Há meses refutou “absolutamente” qualquer conduta imprópria e já ganhou uma ação cível relativa a este assunto, embora por motivos processuais e não de substância, o que obrigou o erário público escocês a pagar 500 mil libras (583 mil euros) de custas judiciais. Esta quinta-feira a primeira-ministra Sturgeon, que sucedeu ao seu mentor político Salmond à frente do SNP, não quis comentar um caso que está a decorrer, pedindo apenas “que se faça justiça”. Salmond, casado e com 64 anos, liderou o partido um total de 20 anos, em dois períodos, e o governo regional entre 2007 e 2014. Demitiu-se quando os escoceses rejeitaram em referendo a sua proposta de independência. Ainda foi deputado no Parlamento britânico mas perdeu o assento nas eleições de 2015. Presentemente apresenta um programa de debates no canal russo RT.

NAFTALINA ELEITORAL

Houve um tempo em que ser dono de uma panela era condição para votar no Reino Unido. Criado e 1265, o Parlamento (na altura inglês, hoje britânico) começou por não ter um sistema eleitoral fixo. A escolha dos representantes de cada localidade ou condado variava muito: de eleições abertas a votação restrita a latifundiários ou mesmo escolha pela autarquia local, havia de tudo. No século XIX, um dos critérios para dar o direito de voto a alguém era possuir uma grande panela.

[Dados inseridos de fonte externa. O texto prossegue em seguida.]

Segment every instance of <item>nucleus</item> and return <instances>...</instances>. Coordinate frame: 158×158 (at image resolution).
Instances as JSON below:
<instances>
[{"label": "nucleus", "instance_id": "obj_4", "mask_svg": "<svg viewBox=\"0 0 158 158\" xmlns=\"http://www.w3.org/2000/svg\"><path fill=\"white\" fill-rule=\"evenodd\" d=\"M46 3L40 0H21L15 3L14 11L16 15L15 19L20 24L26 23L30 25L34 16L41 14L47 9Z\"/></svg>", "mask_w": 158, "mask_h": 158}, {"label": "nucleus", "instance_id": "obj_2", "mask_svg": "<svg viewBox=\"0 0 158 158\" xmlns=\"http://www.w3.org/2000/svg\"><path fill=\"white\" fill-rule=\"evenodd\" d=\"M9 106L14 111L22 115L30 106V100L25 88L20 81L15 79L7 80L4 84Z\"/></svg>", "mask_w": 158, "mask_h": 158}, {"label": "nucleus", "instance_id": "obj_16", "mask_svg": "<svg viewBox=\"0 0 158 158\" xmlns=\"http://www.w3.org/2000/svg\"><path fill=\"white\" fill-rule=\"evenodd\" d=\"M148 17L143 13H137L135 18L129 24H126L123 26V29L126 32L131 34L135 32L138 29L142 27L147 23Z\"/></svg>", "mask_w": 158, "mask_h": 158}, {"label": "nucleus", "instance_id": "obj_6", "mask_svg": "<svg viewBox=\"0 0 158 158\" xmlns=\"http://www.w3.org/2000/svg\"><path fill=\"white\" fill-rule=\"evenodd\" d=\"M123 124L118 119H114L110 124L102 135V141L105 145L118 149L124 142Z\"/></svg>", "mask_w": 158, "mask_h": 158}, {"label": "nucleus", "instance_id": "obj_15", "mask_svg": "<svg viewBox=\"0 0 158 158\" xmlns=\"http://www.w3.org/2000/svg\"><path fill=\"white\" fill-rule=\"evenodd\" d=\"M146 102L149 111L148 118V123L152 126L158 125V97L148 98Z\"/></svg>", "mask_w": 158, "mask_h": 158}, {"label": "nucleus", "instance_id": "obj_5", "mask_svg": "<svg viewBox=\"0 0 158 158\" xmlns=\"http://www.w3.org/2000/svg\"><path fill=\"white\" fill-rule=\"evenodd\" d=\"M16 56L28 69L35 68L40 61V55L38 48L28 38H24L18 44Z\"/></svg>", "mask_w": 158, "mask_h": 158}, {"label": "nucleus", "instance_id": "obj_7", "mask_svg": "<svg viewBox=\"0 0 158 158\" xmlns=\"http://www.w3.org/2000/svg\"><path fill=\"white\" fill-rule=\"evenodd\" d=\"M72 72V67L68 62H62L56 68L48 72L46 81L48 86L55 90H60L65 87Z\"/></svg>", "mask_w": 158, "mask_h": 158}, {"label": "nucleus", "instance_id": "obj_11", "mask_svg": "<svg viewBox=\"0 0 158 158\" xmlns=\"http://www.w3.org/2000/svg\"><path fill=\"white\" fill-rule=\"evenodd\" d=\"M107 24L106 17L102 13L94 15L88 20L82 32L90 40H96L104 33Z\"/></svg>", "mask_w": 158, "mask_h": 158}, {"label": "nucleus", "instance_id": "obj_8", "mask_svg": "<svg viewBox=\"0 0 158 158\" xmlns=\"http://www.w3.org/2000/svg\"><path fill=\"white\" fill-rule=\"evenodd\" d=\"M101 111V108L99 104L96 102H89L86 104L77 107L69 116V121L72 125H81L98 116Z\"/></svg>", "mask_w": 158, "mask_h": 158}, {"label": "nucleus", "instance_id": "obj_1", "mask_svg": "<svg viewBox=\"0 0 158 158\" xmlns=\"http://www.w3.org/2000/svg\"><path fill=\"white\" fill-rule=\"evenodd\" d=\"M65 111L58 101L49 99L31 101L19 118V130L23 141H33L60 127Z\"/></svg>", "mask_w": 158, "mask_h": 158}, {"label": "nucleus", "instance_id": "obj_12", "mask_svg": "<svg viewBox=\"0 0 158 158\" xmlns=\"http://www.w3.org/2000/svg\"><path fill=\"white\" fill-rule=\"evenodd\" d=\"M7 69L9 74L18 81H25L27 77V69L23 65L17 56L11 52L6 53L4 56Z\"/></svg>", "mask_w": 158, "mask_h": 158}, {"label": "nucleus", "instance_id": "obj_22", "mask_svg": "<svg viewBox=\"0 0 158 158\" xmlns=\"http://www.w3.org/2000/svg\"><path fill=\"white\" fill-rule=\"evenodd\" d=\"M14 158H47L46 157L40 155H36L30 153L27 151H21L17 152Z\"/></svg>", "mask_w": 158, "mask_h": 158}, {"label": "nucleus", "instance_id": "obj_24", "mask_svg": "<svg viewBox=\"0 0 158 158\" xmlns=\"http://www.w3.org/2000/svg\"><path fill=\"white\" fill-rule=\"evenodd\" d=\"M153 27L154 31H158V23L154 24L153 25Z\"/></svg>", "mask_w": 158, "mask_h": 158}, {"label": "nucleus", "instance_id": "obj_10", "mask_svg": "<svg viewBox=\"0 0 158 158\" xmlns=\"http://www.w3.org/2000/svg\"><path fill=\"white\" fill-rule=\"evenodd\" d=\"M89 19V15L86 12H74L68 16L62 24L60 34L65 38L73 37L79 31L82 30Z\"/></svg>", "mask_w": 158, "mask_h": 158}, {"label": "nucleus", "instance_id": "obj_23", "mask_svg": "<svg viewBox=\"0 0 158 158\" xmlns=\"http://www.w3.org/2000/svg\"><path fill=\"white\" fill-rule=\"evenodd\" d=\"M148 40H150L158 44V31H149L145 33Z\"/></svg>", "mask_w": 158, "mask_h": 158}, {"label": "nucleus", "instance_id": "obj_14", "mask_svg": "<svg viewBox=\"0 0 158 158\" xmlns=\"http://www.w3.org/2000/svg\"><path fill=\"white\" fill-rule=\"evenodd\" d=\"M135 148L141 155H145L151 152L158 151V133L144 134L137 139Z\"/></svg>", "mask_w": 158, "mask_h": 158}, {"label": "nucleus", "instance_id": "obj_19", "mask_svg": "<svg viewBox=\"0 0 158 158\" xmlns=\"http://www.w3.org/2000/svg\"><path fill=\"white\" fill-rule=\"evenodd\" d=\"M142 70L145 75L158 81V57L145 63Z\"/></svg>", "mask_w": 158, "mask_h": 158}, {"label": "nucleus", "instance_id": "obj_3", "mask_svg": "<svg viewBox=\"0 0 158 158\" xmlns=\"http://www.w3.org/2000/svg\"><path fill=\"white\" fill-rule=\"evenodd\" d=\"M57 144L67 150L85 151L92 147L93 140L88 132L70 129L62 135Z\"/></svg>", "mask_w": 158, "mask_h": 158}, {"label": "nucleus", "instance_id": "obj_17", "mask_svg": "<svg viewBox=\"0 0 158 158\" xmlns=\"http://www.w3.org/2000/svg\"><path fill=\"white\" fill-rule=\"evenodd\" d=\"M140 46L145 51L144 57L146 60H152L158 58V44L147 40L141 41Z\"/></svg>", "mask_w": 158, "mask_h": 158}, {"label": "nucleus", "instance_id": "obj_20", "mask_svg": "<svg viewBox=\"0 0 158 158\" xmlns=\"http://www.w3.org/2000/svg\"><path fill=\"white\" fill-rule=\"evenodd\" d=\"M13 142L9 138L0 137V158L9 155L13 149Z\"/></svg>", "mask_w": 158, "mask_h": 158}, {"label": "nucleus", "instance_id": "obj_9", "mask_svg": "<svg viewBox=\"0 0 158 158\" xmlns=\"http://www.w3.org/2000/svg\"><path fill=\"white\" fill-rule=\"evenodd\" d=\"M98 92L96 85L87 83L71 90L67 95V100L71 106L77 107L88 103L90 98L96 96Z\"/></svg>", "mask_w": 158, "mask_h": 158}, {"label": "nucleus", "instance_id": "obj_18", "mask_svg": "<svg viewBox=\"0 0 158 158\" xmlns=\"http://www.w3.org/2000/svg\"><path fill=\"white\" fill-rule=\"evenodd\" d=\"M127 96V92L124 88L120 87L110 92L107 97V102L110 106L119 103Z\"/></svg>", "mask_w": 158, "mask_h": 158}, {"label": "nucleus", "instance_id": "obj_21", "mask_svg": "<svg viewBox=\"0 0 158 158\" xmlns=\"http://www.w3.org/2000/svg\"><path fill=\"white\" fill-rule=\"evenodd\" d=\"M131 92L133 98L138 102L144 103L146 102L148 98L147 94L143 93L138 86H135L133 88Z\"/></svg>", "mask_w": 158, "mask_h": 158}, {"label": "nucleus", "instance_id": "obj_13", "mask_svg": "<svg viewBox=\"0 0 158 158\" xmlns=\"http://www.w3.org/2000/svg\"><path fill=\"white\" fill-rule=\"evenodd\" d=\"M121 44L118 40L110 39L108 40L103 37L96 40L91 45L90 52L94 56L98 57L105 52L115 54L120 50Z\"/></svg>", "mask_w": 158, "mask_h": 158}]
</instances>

Tal era visto como indício de que o cidadão possuía uma lareira suficientemente grande para cozinhar, o que significava que era um dono de casa e chefe de família responsável. O direito de voto era visto como uma recompensa pelo contributo de alguém para a comunidade, de tal forma que os licenciados até tinham direito a votar duas vezes: até 1948 as universidades britânicas tinham o seu próprio contingente de deputados, escolhidos por sufrágio pelos respetivos alunos.

SONDAGEM DO DIA

A novidade de hoje não é o avanço que os conservadores levam sobre os trabalhistas (44%-28%, diz o instituto Ipsos Mori, numa sondagem para o vespertino “Evening Standard”, que dá ainda 16% aos liberais e um empate a 3% entre os Verdes e o Partido do Brexit). Mais revelador do estado de coisas é o dado sobre a certeza que os eleitores têm de que a sua opção não vai mudar até 12 de dezembro, dia da ida às urnas. Do total de inquiridos, 59% dizem estar seguros. Entre os que escolhem o Partido Conservador, 71% prometem não vacilar; dos que dizem apoiar o Partido Trabalhista só 54% garantem não alterar o sentido de voto; quanto aos votantes dos Liberais Democratas, só 40% consideram a sua decisão definitiva.

SAÍDO DO MANIFESTO

Se permanecer no poder após as eleições legislativas, o Partido Conservador vai aumentar para o dobro as penas por agressão a agentes da polícia, prometeu esta quinta-feira a ministra do Interior. Priti Patel foi aplaudida ao anunciar a medida na festa do centenário da Federação Policial de Inglaterra e País de Gales, conta o diário “The Daily Telegraph”. Há pouco mais de um ano a pena de prisão máxima foi prolongada de seis para doze meses, graças a uma proposta de lei do deputado conservador Chris Bryant, que mereceu o apoio do então Governo de Theresa May. Patel garante que vai esticar esse prazo máximo para 24 meses de cadeia, para “fazer com que os bandidos que atacam polícias pensem duas vezes”.